Given request:
Repeat the material word for word from its start through the line that contains "1394 inches", and leave the pictures out of your answer.

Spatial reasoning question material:
- - - - -

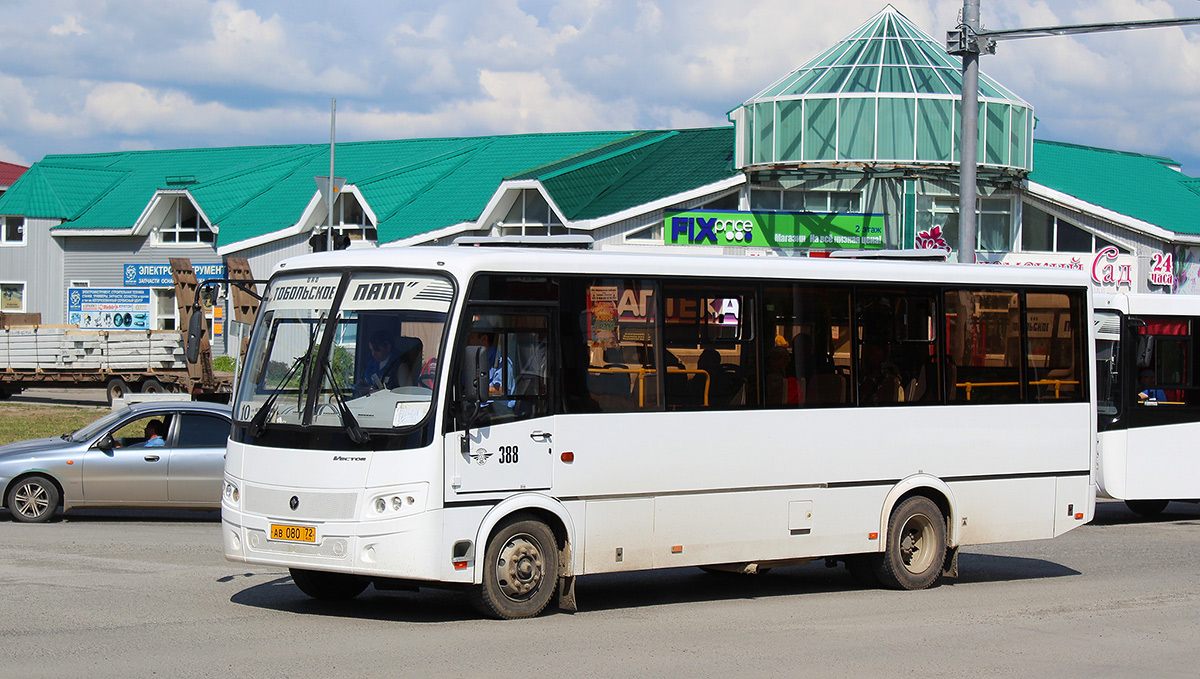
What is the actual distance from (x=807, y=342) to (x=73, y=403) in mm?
30744

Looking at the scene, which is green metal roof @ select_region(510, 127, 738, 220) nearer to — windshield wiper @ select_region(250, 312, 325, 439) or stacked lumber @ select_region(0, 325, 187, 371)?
stacked lumber @ select_region(0, 325, 187, 371)

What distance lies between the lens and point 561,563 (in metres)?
9.81

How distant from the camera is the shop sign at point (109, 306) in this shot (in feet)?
173

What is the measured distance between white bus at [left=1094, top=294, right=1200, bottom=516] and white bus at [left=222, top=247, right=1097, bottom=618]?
5.29 m

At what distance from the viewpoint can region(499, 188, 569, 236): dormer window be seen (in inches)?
1645

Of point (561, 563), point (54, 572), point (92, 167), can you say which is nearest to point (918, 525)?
point (561, 563)

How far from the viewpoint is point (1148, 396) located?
57.9 feet

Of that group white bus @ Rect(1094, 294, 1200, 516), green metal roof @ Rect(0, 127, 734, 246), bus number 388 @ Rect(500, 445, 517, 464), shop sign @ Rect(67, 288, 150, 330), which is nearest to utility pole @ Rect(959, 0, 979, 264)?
white bus @ Rect(1094, 294, 1200, 516)

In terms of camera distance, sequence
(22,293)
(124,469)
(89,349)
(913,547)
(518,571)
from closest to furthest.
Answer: (518,571) → (913,547) → (124,469) → (89,349) → (22,293)

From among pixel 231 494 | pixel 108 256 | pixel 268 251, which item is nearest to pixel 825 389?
pixel 231 494

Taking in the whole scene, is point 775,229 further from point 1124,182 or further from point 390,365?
point 390,365

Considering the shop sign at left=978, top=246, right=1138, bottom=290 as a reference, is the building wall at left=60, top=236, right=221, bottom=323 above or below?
above

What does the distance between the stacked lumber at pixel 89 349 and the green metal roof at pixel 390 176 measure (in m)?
10.2

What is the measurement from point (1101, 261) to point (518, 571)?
1394 inches
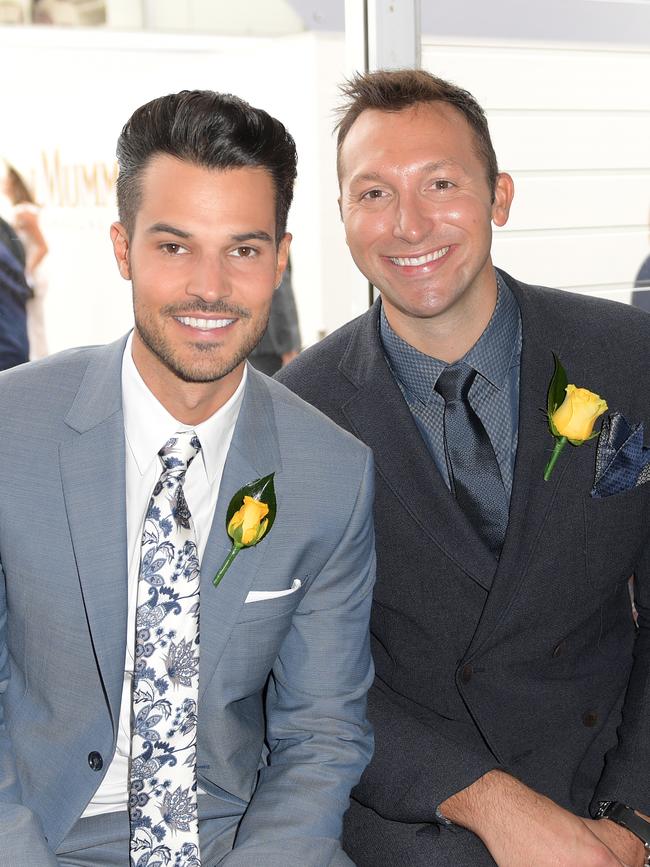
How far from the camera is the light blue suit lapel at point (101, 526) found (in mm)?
1632

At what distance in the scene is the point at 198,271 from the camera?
1687mm

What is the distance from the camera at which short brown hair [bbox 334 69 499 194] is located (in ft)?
7.09

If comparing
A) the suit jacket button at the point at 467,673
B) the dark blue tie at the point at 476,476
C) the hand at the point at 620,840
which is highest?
the dark blue tie at the point at 476,476

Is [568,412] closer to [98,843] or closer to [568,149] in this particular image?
[98,843]

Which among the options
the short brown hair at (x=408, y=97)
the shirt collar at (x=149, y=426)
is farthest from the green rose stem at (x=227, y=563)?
the short brown hair at (x=408, y=97)

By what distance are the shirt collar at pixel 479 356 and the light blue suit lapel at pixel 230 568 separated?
0.43m

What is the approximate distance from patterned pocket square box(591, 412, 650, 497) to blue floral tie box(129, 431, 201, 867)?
2.67 feet

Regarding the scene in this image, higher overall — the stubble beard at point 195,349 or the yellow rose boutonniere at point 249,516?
the stubble beard at point 195,349

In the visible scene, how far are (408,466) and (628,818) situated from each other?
734mm

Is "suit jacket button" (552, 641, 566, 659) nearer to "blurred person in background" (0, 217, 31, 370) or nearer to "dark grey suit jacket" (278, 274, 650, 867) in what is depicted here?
"dark grey suit jacket" (278, 274, 650, 867)

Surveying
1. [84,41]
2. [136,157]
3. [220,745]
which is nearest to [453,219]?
[136,157]

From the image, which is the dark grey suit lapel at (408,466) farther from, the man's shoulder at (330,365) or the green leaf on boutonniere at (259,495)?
the green leaf on boutonniere at (259,495)

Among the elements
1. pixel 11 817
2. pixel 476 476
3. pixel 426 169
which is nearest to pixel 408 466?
pixel 476 476

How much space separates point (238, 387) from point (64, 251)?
1605mm
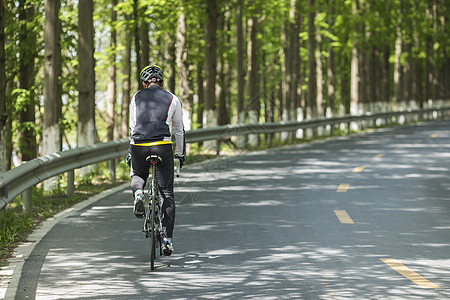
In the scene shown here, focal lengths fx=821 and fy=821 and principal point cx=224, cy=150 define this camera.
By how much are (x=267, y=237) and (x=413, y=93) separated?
162 feet

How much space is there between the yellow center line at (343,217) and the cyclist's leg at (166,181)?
335 centimetres

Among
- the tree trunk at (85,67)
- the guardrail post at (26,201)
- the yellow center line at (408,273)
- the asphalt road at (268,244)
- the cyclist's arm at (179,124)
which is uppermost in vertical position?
the tree trunk at (85,67)

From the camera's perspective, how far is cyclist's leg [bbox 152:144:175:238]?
837 centimetres

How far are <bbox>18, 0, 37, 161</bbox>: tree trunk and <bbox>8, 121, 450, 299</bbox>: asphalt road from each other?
5807mm

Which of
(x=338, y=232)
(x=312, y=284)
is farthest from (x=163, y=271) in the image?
(x=338, y=232)

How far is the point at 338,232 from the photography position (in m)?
10.3

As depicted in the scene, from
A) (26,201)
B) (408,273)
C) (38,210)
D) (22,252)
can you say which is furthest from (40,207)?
(408,273)

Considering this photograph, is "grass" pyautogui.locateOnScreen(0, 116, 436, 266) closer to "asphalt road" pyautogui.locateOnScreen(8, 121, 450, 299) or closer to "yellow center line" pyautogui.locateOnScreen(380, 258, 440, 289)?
"asphalt road" pyautogui.locateOnScreen(8, 121, 450, 299)

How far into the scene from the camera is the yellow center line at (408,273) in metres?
7.33

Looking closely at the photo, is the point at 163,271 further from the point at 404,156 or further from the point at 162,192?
the point at 404,156

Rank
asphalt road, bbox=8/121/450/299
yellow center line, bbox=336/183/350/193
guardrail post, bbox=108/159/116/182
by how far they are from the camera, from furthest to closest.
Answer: guardrail post, bbox=108/159/116/182 → yellow center line, bbox=336/183/350/193 → asphalt road, bbox=8/121/450/299

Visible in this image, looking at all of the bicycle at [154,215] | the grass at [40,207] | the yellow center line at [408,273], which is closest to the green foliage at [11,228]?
the grass at [40,207]

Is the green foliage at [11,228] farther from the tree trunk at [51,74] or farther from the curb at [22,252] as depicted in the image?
the tree trunk at [51,74]

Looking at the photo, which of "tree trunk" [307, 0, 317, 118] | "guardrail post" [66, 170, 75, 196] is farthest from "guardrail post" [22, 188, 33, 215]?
"tree trunk" [307, 0, 317, 118]
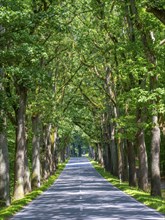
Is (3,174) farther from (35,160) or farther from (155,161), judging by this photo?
(35,160)

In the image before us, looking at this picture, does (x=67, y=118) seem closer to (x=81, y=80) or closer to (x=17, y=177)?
(x=81, y=80)

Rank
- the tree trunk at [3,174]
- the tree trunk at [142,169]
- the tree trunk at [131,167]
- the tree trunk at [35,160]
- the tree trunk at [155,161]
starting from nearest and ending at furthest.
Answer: the tree trunk at [3,174] < the tree trunk at [155,161] < the tree trunk at [142,169] < the tree trunk at [131,167] < the tree trunk at [35,160]

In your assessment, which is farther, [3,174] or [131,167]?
[131,167]

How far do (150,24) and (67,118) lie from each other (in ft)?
110

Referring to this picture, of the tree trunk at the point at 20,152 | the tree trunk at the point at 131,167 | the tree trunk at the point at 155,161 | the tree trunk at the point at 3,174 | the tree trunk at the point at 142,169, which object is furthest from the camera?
the tree trunk at the point at 131,167

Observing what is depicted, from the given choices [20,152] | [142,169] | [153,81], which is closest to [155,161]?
[153,81]

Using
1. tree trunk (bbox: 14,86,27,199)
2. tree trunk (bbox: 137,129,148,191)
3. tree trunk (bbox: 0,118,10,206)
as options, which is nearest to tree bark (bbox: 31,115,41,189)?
tree trunk (bbox: 14,86,27,199)

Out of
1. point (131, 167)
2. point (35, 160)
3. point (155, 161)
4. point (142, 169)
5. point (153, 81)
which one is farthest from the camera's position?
point (35, 160)

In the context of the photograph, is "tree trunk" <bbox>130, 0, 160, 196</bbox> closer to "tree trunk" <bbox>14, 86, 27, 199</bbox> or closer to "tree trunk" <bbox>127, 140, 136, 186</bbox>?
"tree trunk" <bbox>14, 86, 27, 199</bbox>

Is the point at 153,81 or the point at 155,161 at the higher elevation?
the point at 153,81

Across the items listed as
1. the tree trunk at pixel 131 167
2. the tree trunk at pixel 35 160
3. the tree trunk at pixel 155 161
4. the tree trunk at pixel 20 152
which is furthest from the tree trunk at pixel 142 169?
the tree trunk at pixel 35 160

- - - - -

Written response:
What is the actual distance from (x=807, y=342) to (x=73, y=403) in mm?
30744

Looking at the scene, which is green metal roof @ select_region(510, 127, 738, 220) nearer to — windshield wiper @ select_region(250, 312, 325, 439) or stacked lumber @ select_region(0, 325, 187, 371)?
stacked lumber @ select_region(0, 325, 187, 371)

What distance lies between the lens and point 561,563 (in metres)?
9.81

How distant from the camera is the shop sign at point (109, 306) in this shot (in feet)?
173

What is the measured distance between white bus at [left=1094, top=294, right=1200, bottom=516] and white bus at [left=222, top=247, right=1097, bottom=618]?
5.29 m

At what distance from the viewpoint can region(499, 188, 569, 236): dormer window be seen (in inches)?
1645

Of point (561, 563), point (54, 572), point (92, 167), can you say which is nearest to point (918, 525)?
point (561, 563)

How far from the viewpoint is point (1148, 396) located?
57.9 feet

Of that group white bus @ Rect(1094, 294, 1200, 516), green metal roof @ Rect(0, 127, 734, 246), bus number 388 @ Rect(500, 445, 517, 464), shop sign @ Rect(67, 288, 150, 330), which is nearest to utility pole @ Rect(959, 0, 979, 264)?
white bus @ Rect(1094, 294, 1200, 516)

In terms of camera distance, sequence
(22,293)
(124,469)
(89,349)
(913,547)
(518,571)
from closest to furthest.
Answer: (518,571) → (913,547) → (124,469) → (89,349) → (22,293)

From among pixel 231 494 | pixel 108 256 | pixel 268 251, which item is nearest to pixel 825 389?
pixel 231 494

Taking in the whole scene, is point 775,229 further from point 1124,182 or further from point 390,365?
point 390,365

Considering the shop sign at left=978, top=246, right=1138, bottom=290 as a reference, is the building wall at left=60, top=236, right=221, bottom=323 above or below?
above

What does the distance between the stacked lumber at pixel 89 349 and the green metal roof at pixel 390 176 measure (in m)?
10.2

What is the measurement from point (1101, 261) to point (518, 571)?
1394 inches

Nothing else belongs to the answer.